DOCUMENT EXCERPT:
● ● ●

Since the ice was very convex at the top (like a dome), we couldn’t see how much farther we had to go. I kept thinking “oh this is it, we’re at the top”, as the ice gradually transitioned to snow, the sun cups turning to full body-height penitentes.











The upper mountain
It was full daylight now, mid-morning, and we were around 12,000 feet, above the ice pitches, facing the upper Kautz and upper Nisqually glaciers. We hadn’t slept for 24 hours, and we had around 1/2 liter of water each.
To finish the route, we would have to go 2,400 more feet up and then come down the DC (Disappointment Cleaver) route. I figured that route would fly by, (obviously the faster choice than doing ten thousand V-Threads down the Kautz), so really, we just had to make it to the summit, and then we could come down the DC. That’s all. How hard could it be?
The rest of the route nearly broke us.
The Upper Kautz
It was a fun game, in a way, navigating around the penitentes. My feet are small, and I could dance around them. We started seeing some small-ish cracks. No big deal, we circumnavigated a few. We were switch-backing and zigzagging around penitentes anyways, so it didn’t feel like much of a detour to go 20 meters to the left or right.

Then, they started getting bigger. The words of the NPS route description haunted me: “cathedral-shaped crevasses”. They truly were. They were caverns to the underworld. The actual opening on the surface would only be 10-20 feet wide, but when we’d carefully peer down, we’d realize that the crack was HUGE. It was massive. It was a cavern, and we were standing on the overhung lip. With the texture of the penitentes, we wouldn’t see the crevasse coming, until we were right up at the edge. Fortunately, it was a cold morning and though the sun was out, the snow and ice still felt bullet hard.
Well, after passing a few of these cavern-cracks, we were a little spooked, and less than optimistic about navigating through some big cracks we could see coming up. We decided to bail on this whole “glacier” thing, and hop onto rock. We picked our way over to the Wapowety Cleaver and heaved a sigh of relief when we were once again on solid ground. We tiptoed through the slopes of loose rock, finding our way up a gully in the cleaver towards the intersection of the Upper Kautz and Nisqually glaciers. We were tired but still of the delusion that it would get easier soon: 1,500 more vertical feet to go.

● ● ●

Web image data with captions
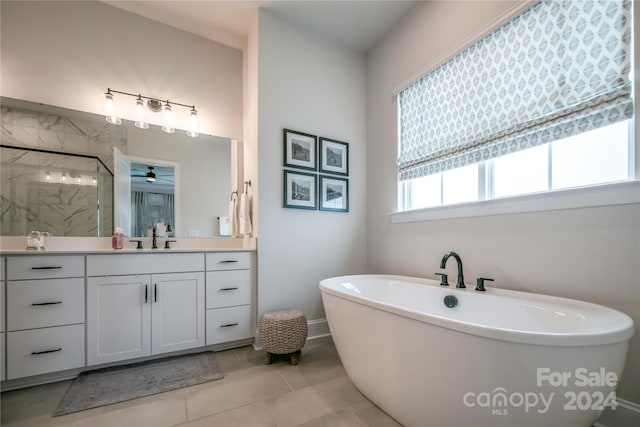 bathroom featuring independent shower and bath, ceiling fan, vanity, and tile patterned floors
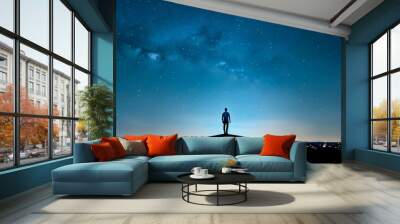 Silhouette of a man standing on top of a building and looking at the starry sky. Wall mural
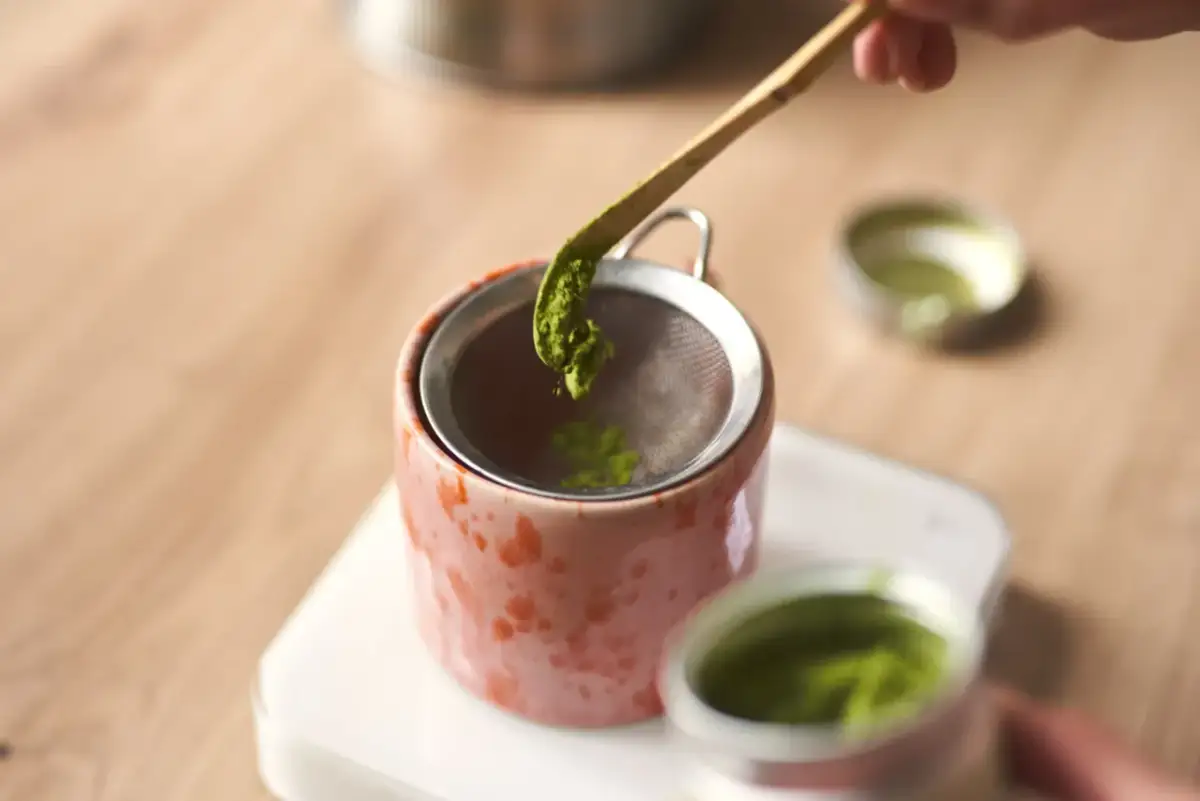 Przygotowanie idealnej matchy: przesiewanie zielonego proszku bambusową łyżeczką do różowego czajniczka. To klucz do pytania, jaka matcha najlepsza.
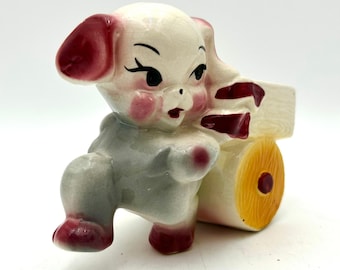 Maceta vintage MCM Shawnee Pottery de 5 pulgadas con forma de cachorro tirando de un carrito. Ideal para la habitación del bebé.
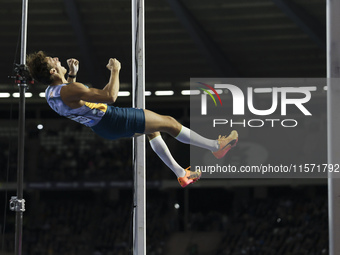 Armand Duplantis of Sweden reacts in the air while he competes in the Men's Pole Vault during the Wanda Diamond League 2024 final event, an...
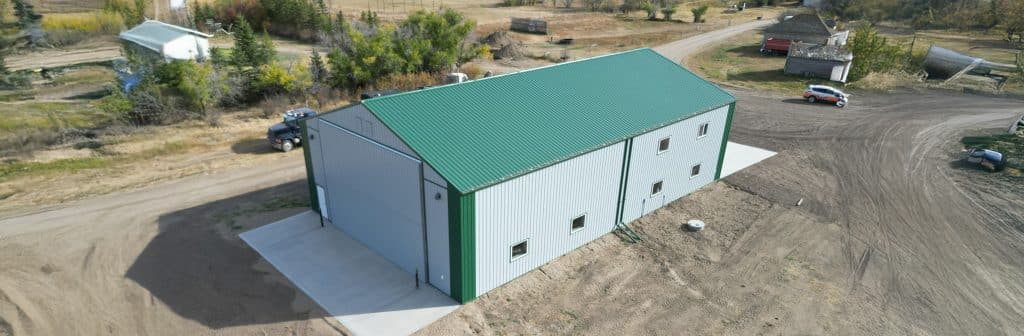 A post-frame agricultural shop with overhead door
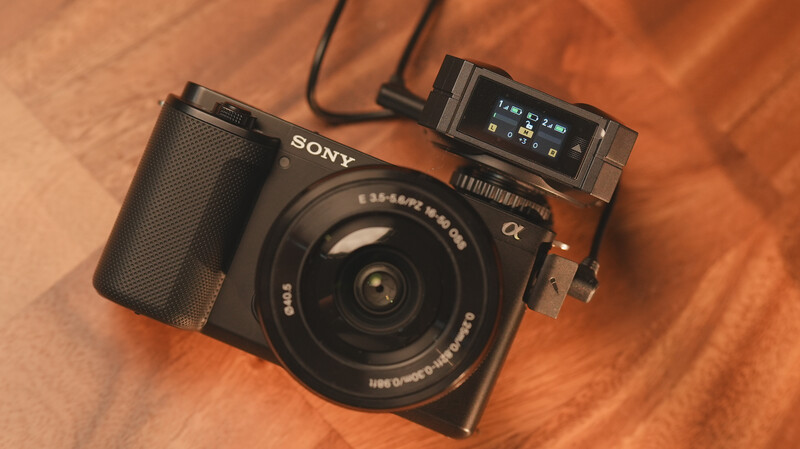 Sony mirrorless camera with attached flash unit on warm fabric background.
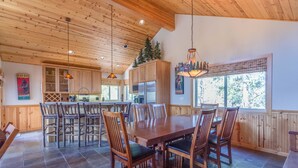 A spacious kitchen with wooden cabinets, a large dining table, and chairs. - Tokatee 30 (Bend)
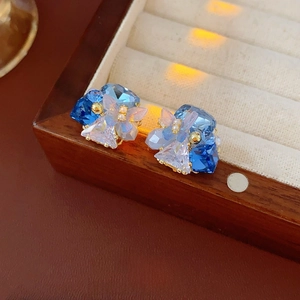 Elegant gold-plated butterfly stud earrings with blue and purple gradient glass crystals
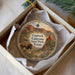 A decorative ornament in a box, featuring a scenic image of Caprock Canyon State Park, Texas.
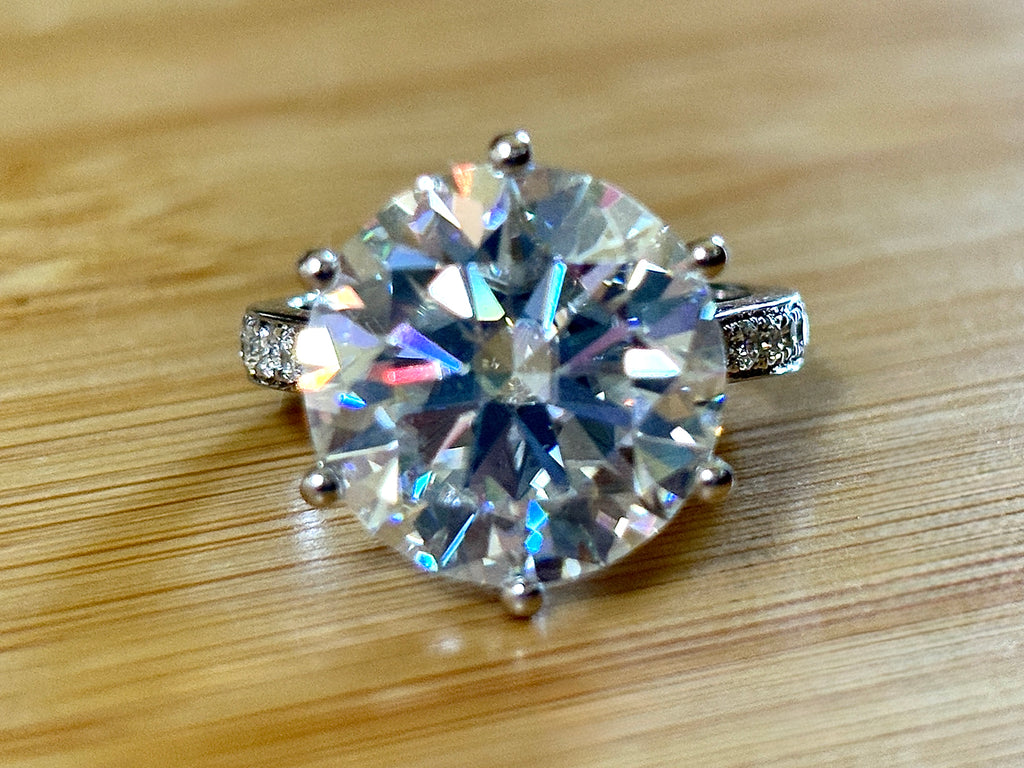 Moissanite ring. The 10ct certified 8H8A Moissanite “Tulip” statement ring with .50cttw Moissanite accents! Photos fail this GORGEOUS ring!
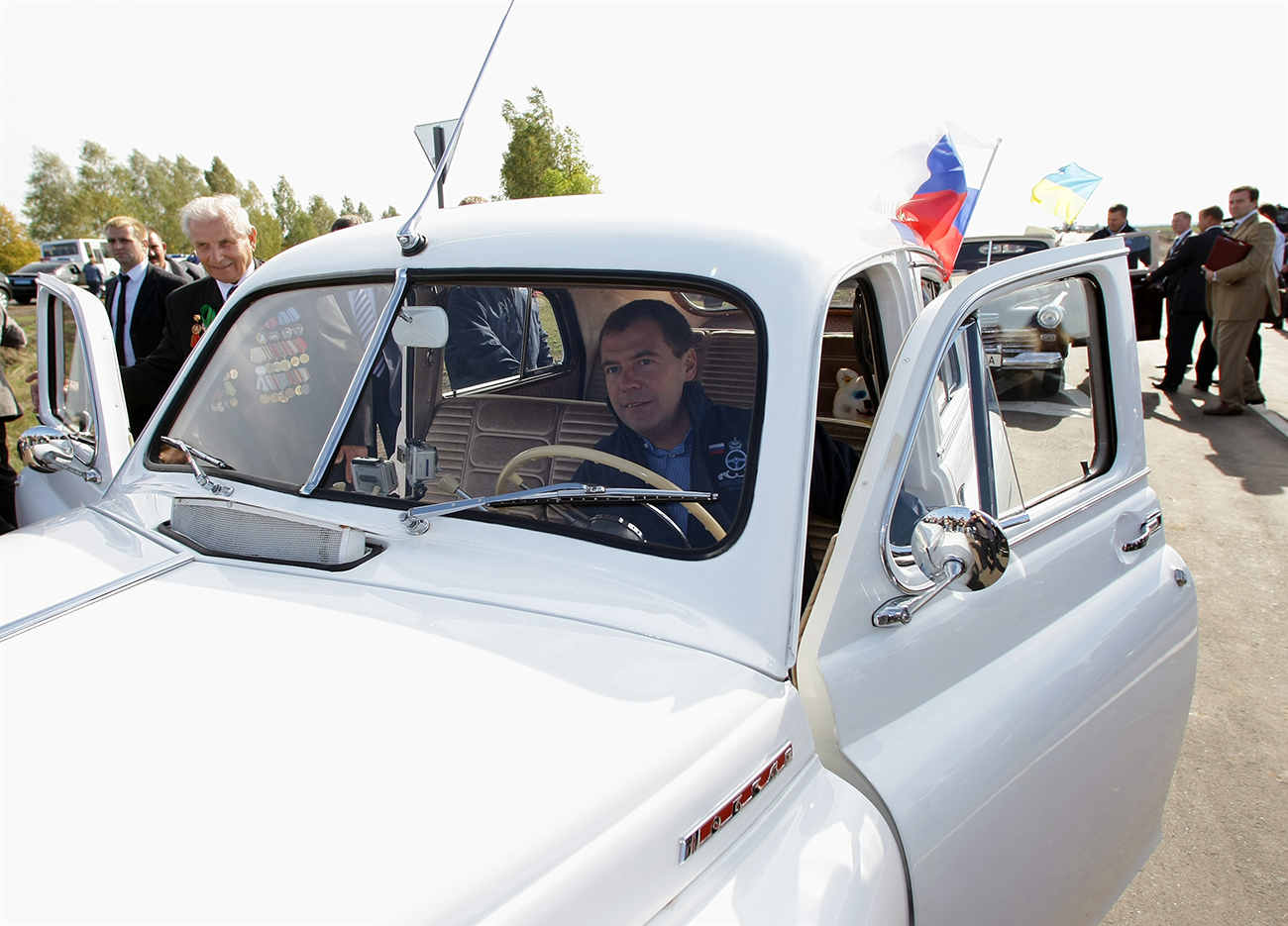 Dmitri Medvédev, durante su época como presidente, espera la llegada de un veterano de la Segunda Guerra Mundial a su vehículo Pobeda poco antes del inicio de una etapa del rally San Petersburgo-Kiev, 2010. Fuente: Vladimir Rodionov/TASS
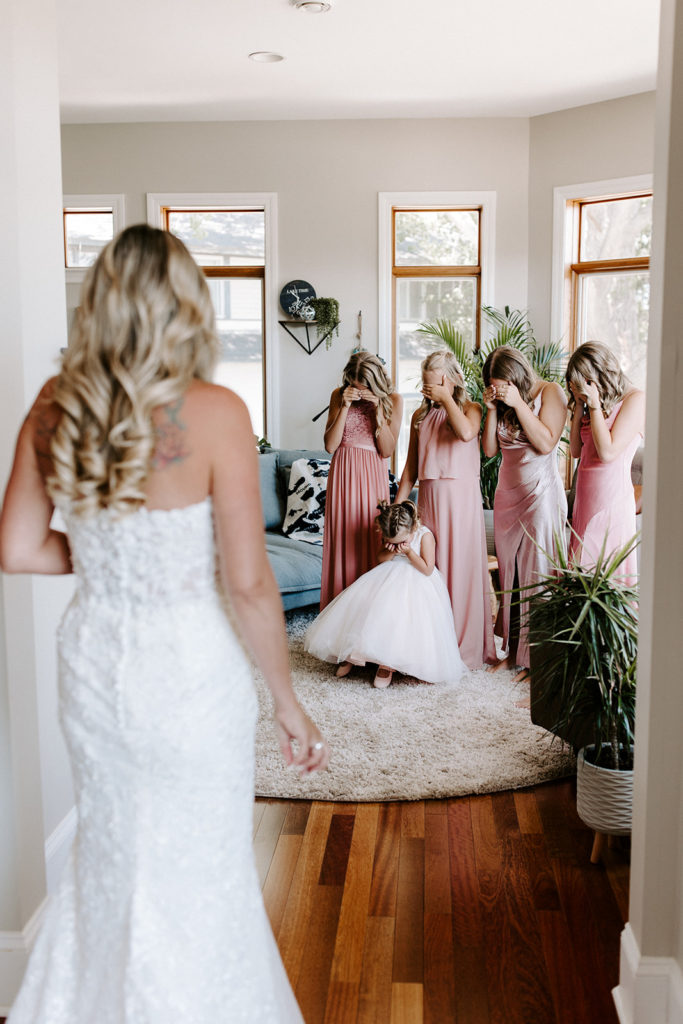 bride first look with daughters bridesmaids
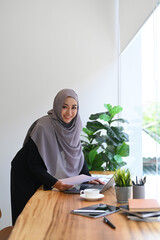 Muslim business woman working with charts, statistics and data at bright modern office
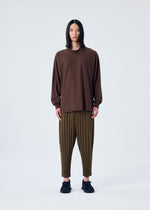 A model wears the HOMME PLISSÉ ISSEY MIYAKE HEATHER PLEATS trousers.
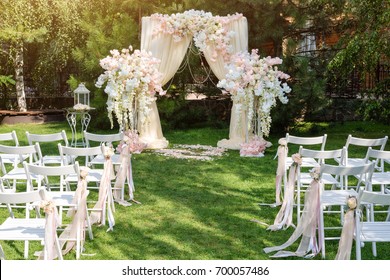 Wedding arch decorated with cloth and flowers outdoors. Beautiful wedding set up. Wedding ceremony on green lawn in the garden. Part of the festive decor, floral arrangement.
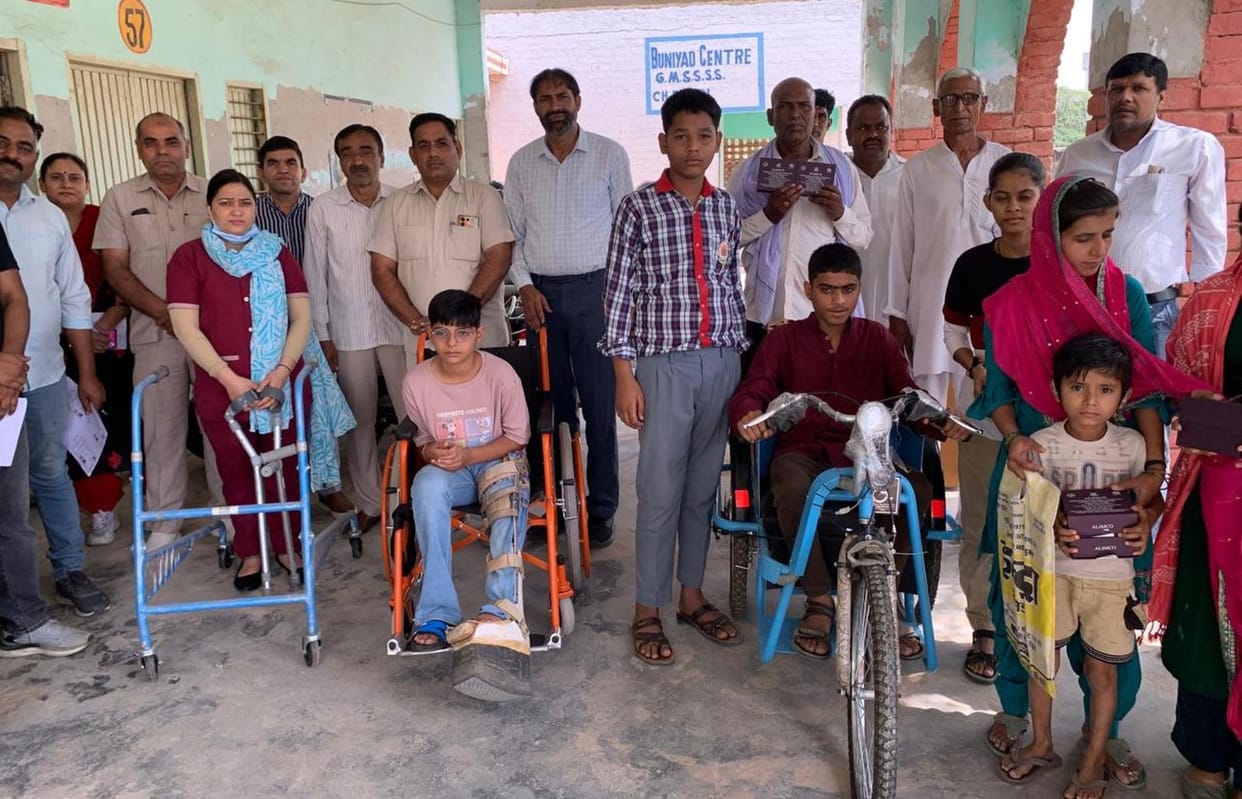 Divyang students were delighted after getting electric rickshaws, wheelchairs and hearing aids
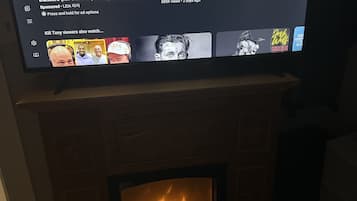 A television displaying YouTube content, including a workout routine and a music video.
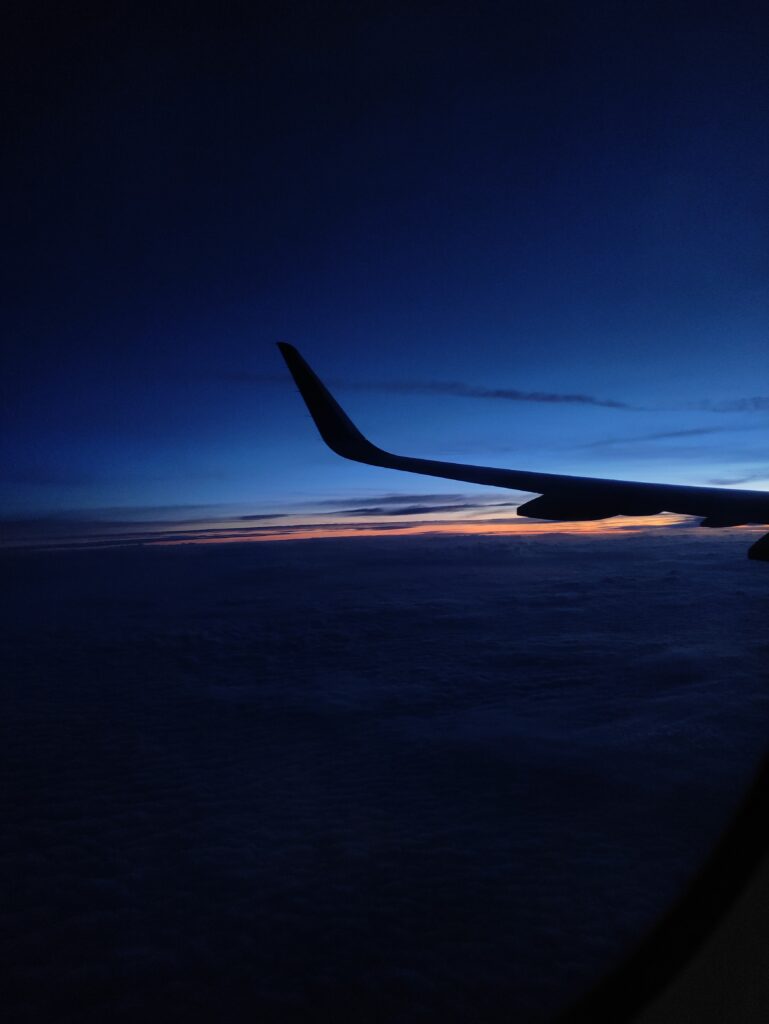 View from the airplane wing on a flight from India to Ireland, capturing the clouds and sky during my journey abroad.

● ● ●

PROBLEM SET:
a - From the climbing account, return the passage that begins at the words "Since the ice" and stops after "full body-height penitentes.".
b - In the climbing account, onto which rock feature did the climbers move after deciding to leave the glacier?
The rows have no connection to the climbing account.

RESULTS FOR EACH TASK:
a -
Since the ice was very convex at the top (like a dome), we couldn’t see how much farther we had to go. I kept thinking “oh this is it, we’re at the top”, as the ice gradually transitioned to snow, the sun cups turning to full body-height penitentes.

b - The Wapowety Cleaver.